Erzulie just a word of warning... When my second daughter was born my mother in law did not bond with her very well. She continually favoured my oldest daughter and continually left out my youngest. My youngest although she did not show it suffered for many years and feels very bitter about it even now they are not very close. My youngest keeps her distance now so she doesn't feel hurt. History is repeating and I have two great granddaughters. Once again she is favouring the oldest. I know it is hard to spend time with the baby when you have an active toddler running around but please find some extra time to cuddle and adore the second child. You will soon bond with this child and have the pleasure and love from both.

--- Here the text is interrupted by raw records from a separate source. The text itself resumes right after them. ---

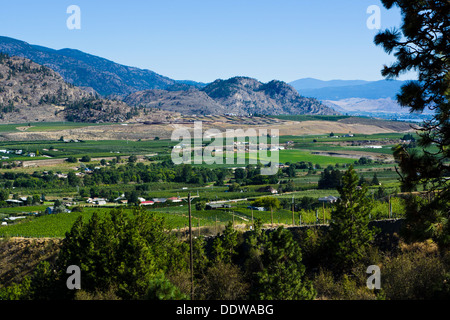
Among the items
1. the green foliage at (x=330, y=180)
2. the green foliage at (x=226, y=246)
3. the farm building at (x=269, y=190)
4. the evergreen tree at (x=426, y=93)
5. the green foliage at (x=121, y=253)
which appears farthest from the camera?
the farm building at (x=269, y=190)

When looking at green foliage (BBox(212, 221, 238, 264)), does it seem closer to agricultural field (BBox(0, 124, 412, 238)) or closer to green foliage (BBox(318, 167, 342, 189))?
agricultural field (BBox(0, 124, 412, 238))

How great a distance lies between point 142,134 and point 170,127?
467 inches

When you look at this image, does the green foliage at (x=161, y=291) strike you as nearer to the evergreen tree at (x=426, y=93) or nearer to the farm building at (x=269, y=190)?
the evergreen tree at (x=426, y=93)

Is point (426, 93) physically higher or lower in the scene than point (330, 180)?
higher

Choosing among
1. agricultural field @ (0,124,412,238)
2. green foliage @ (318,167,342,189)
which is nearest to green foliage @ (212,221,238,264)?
agricultural field @ (0,124,412,238)

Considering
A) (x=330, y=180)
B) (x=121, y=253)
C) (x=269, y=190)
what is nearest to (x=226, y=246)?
(x=121, y=253)

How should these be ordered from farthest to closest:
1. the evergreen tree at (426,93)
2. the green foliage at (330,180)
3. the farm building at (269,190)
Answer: the farm building at (269,190), the green foliage at (330,180), the evergreen tree at (426,93)

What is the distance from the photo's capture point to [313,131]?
18638 cm

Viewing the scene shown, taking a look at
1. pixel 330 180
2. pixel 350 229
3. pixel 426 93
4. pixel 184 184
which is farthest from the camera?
pixel 184 184

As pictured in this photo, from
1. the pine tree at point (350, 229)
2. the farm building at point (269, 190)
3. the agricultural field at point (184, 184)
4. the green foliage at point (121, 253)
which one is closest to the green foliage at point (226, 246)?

icanhandthemback Tue 06-Dec-16 11:01:18

I have a GC who is 5 and I try very hard to love him but he is so like his father, I find it hard. I have very good reasons for not liking SIL (nobody in our family does but we all keep it well hidden) but I know that it is not fair on said GC to feel this way. However, I do try very hard not to show it, I would never be unkind or unfair to him and I must be succeeding because he apparently adores me!

Teddy123 Tue 06-Dec-16 10:49:47

I don't find your experience unusual ...... You should try not to worry about the situation. Love takes time.

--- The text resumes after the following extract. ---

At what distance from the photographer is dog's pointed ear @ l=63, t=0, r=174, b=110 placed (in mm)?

I only have 2 grandchildren. The first is my daughters 4 year old son and to my surprise I adored him at first sight. I am very involved in his life.

My sons daughter was born a few months ago and there is a subtle difference. But I expected this since they live further away etc and my DIL's parents are on their doorstep so naturally we have less involvement.

I love her because she's my son's and that's about it. I'm just delighted she looks like my son!!
We were up there last weekend and I realised the bond was different second time around. I'm patient!

I know my mother had her 'favourites' amongst the grandchildren and had no problem with that. It's human nature so worry not!

My new grand daughter is, however, the most contented little person and I'm happy that my son is soooooo happy and such a loving father. ????????

Diddy1 Tue 06-Dec-16 10:48:01

Poor little mite, I am sure he will soon melt your heart, I hope so, he needs his Grandmothers love too.

Christinefrance Tue 06-Dec-16 10:45:54

That is sad gagagran
erzulie don't try too hard just relax and enjoy having a baby around, don't overthink things. I am not at ease with tiny babies but love it when their characters start to develop and you will too. Love is elastic and will stretch to cover all your grandchildren. As others have said give it time and don't stress about it.

radicalnan Tue 06-Dec-16 10:44:36

The walking, talking GD is of course a miracle and the new one is a little dull by comparison but soon, as everyone else says, you will fall in love with him. Nothing like two miracles is there to make life worth living.

blueberry1 Tue 06-Dec-16 10:41:58

I agree with the wait and see approach.After all,some new mothers do not bond with their babies straight away,though it must be hard to admit this to anyone.You have been honest with yourself,leave it at that and bide your time.

Rosina Tue 06-Dec-16 10:41:49

I told my 3 year old GD that her Mummy and Daddy would have as much love for her as they ever had when her little brother was born, that we all loved her with all our hearts and we would love him in the same way because there is always enough love to go round. I didn't bond with my children at once - it took time, as falling in love does for some people, although some have love at first sight. We area all different, and perhaps because you first GC is everything that is lovely, and the baby is the usual pink blob that just howls and smells, it will take time and some smiles from him to get you both in love!

dizzygran Tue 06-Dec-16 10:40:51

I agree with previous posts - give yourself some time. I love and adore all of my grandchildren but have a special place in my heart for my first one. There is lots of love to go around - the more you give the more you get back. Just give lots of hugs and cuddles and wait and see.